İstanbul Emniyet Müdürü Hüseyin Çapkın, Gezi Parkı olaylarının sürdüğü 18 gün boyunca polisin ve kendisinin yaşadıklarını anlattı.
Abone olİstanbul Emniyet Müdürü Hüseyin Çapkın , Gezi Parkı eylemlerinde bazı kesimlerin polisi pasifize etmeye çalıştığını belirterek, "Bir takım kirli bilgiler ve sosyal medya üzerinden atılan iftiralarla polisi pasifize etme istekleri gibi şeyleri gördük bu süreçte" dedi.
"HALKIMIZ BİLİNÇLENDİ"
Kurmayları ile birlikte gece geç vakitlerde Taksim 'de görev yapan emniyet mensuplarını ziyaret eden Çapkın, polise yönelik iftira kampanyası yürütüldüğünü söyledi. Çapkın, "Bir takım kirli bilgiler ve sosyal medya üzerinden atılan iftiralarla polisi pasifize etme istekleri gibi şeyleri gördük bu süreçte. Çok şey yaşadık. Vatandaşlarımız da çok önemli şeyler yaşadılar. Yanında yürüyen insanlarından birilerinin polise ateş ettiğini ve polisi yaraladığını gördü insanlarımız. Dolayısıyla bunun doğru bir şey olmadığını gördü halkımız. İçerlerinde marjinal örgütlerden unsurlar vardı, bunları gördüler. Buna benzer süreçler yaşadık, fakat bir noktaya geldiğimize inanıyorum. Halkımız bilinçlendi" şeklinde açıklama yaptı. Polisin rejimin bekçisi olduğunu ifade eden Hüseyin Çapkın, polisin yasaların uygulayıcısı olduğunu, dolayısıyla yasa dışı hareket eden gruplara göz yummasının mümkün olmadığını kaydetti.
"500 KİŞİNİN TAŞ ATMASI KARŞISINDA NE YAPSAYDIK"
Çapkın sözlerini şöyle sürdürdü:
"Yaptığımız iş budur; yasal gerekler neyse onları yerine getiriyoruz.
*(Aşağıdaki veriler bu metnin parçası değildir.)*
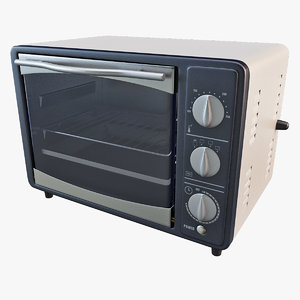 toaster oven 3d model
Bunu yerine getirirken de tabi tenkit edildiğimiz su atma, gaz atma gibi konular vardır. Hiç kimse keyfi bunları yapmaz, ancak mecbur kalındığında yapılan işlerdir bunlar. Düşünün ki on bin kişi üstünüze geliyor ve bunlardan 500 yüz tanesi taş atıyor, ne yapacak polis yani? Dolayısıyla yasaların kendine verdiği yetkileri kullanmak zorunda yapılan işler bunlar. Bugün buraya geliş amacımız; artık buralar hayli sükunete ermiştir. Önümüzdeki süreç ne gösterir çok bilemem, ancak bu sürecin hepimize çok şey öğrettiğine inanıyorum. Bundan sonra gittikçe daha bir sükunetli olacağımıza, vatandaş olarak, polis olarak daha bir muhakeme ederek hareket edeceğimize inanıyorum.
"POLİS, 40 SAATTE 4 SAAT UYKUYLA GÖREV YAPTI"
Bu gün burada olmamızın sebebi arkadaşlarımızla iç içe olmak. Onlarla birlikte olmak. Biraz önce arkadaşımız söylüyor; polis 40 saatte 4 saat uyuyabilmiş , 18 günde 1 kez evine gitmiş. Fedakarlıkla görev yapan ve rejimin bekçisi polislerimiz, kanunun bekçisi polislerimiz, böyle zahmetle çalışıyor. Bize ne iş düşüyorsa her türlü fedakarlığı yaparak bu işi yürütmek zorundayız."